In 2024, a three-issue comic miniseries titled Tiny Tina’s Wonderlands: Land of the Giants was published by Dark Horse Comics as a tie-in to the game. The first issue was published on August 14, the second issue was published on September 18, and the third issue was published on October 23. The miniseries follows Tiny Tina as she conducts a new Bunkers & Badasses campaign alongside familiar characters from the Borderlands series while further exploring her character and motivations.

==Reception==
===Critical reception===

Tiny Tina's Wonderlands received "generally favorable" reviews, according to review aggregator website Metacritic. Reviewers praised the game's new dynamic environments, gameplay, humor and voice acting but felt that many of the problems present in Borderlands 3 were also present in this game.

EGM criticized the game's meaningless reward system, lack of resemblance to an actual tabletop role-playing experience, and quality of life issues, but commended the build customization and fantastical subclasses, claiming that Tiny Tina's Wonderlands had "...the best FPS action in the series so far." Game Informer wrote highly of the game, praising the voice acting, dialogue, story scenarios, flow, humor, fantasy elements, and gunplay, stating, "Tiny Tina's Wonderlands is Gearbox Software's best game." GameSpot praised the fantasy environments, gameplay variety, and the Chaos Chamber mode while lamenting its tonally disjointed key moments, overabundance of exposition, UI, and quest structure.

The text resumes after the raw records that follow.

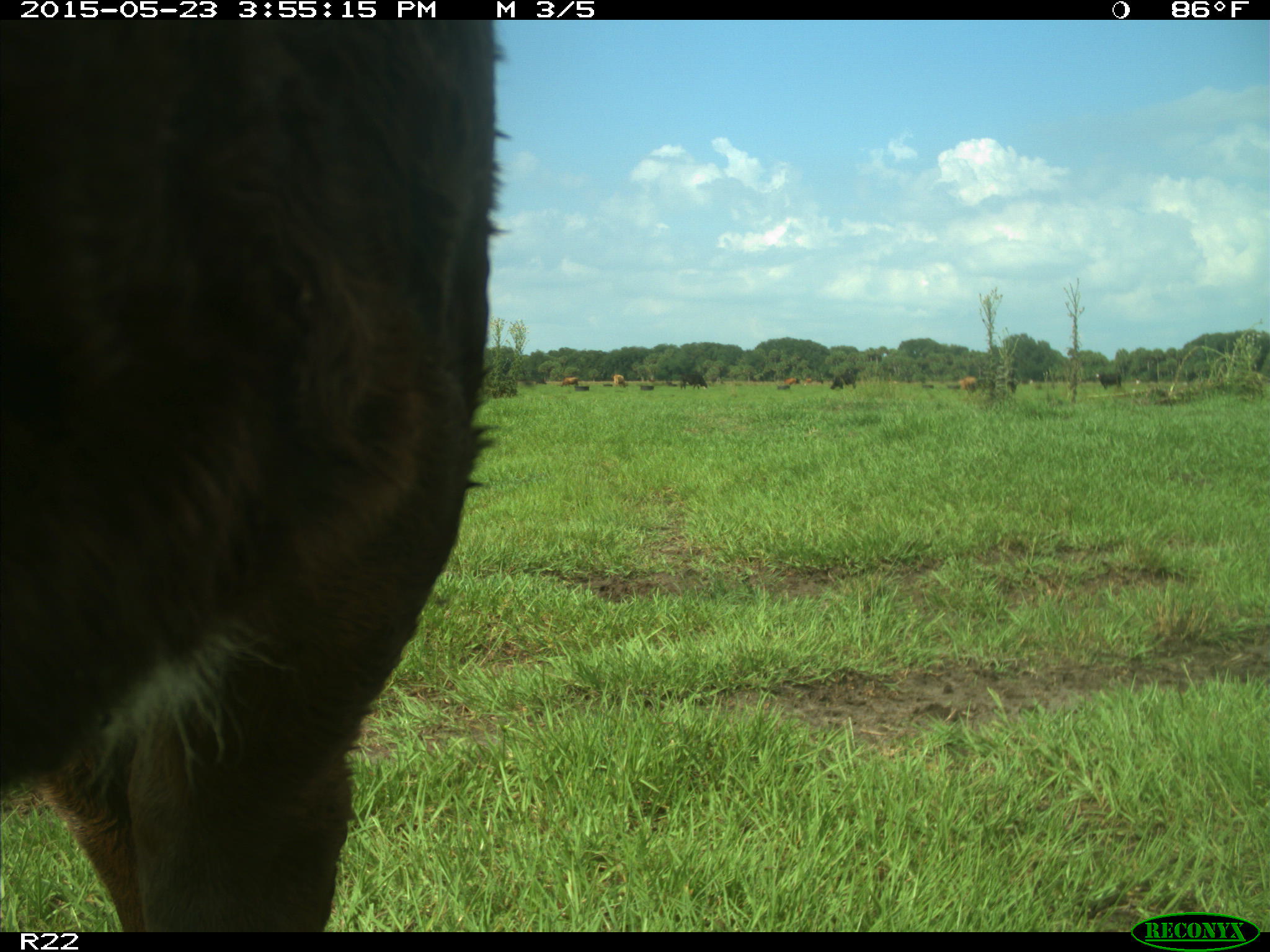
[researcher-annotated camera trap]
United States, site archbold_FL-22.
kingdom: Animalia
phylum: Chordata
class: Mammalia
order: Artiodactyla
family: Bovidae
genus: Bos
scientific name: Bos taurus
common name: domestic cow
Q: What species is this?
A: Bos taurus (domestic cow).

While GamesRadar+ lauded the cast, humor, and gunplay, they criticized the game's repetitive nature and its inability to retain the player's engagement. Hardcore Gamer stated that the Wonderlands humor was a marked improvement over that of Borderlands 3 and heavily praised the ability to combine classes. IGN noted that while the game's premise felt safe, it still had excellent writing and voice acting, writing, "The excellent laugh-out-loud writing is elevated by one of the strongest comedy casts of any game." PC Gamer similarly praised the game's tone and comedy while acknowledging that the quality of the game was a result of how the Borderlands formula had been honed over the years. PCGamesN gave the game an 8 out of 10, writing, "Still recognisably Borderlands, but the sense of place and improvisation elevates Tiny Tina's Wonderlands beyond expectations. The overworld map feels tacked-on, but Gearbox commits to the bit in every other aspect." Shacknews found merit in the game's character building options, humor, art style, and usage of Dungeons & Dragons tropes and mechanics.

Aggregate score
| Aggregator | Score |
|---|---|
| Metacritic | (PC) 78/100 (PS5) 76/100 (XSXS) 77/100 |

Review scores
| Publication | Score |
|---|---|
| Destructoid | 8/10 |
| Electronic Gaming Monthly | 3/5 |
| Game Informer | 9.5/10 |
| GameRevolution | 6/10 |
| GameSpot | 7/10 |
| GamesRadar+ | 4/5 |
| Hardcore Gamer | 4.5/5 |
| IGN | 8/10 |
| PC Gamer (US) | 70/100 |
| PCGamesN | 8/10 |
| Shacknews | 8/10 |
| VG247 | 3/5 |

===Sales===
The PlayStation 4 version of Tiny Tina’s Wonderlands sold 5,427 copies within its first week of release in Japan, making it the fourteenth bestselling retail game of the week in the country. The PlayStation 5 version sold 2,835 copies in Japan throughout the same week, making it the twenty-sixth bestselling retail game of the week in the country. Tiny Tina's Wonderlands was the second-best-selling retail video game in the United Kingdom in its week of release, according to Chart-Track. 77% of the game's launch sales in the UK, however, were digital. It was the 11th best-selling game in the US in March 2022 by dollar sales. In May 2022, Take-Two Interactive revealed that the sales of Tiny Tina's Wonderlands had exceeded the publisher's expectations.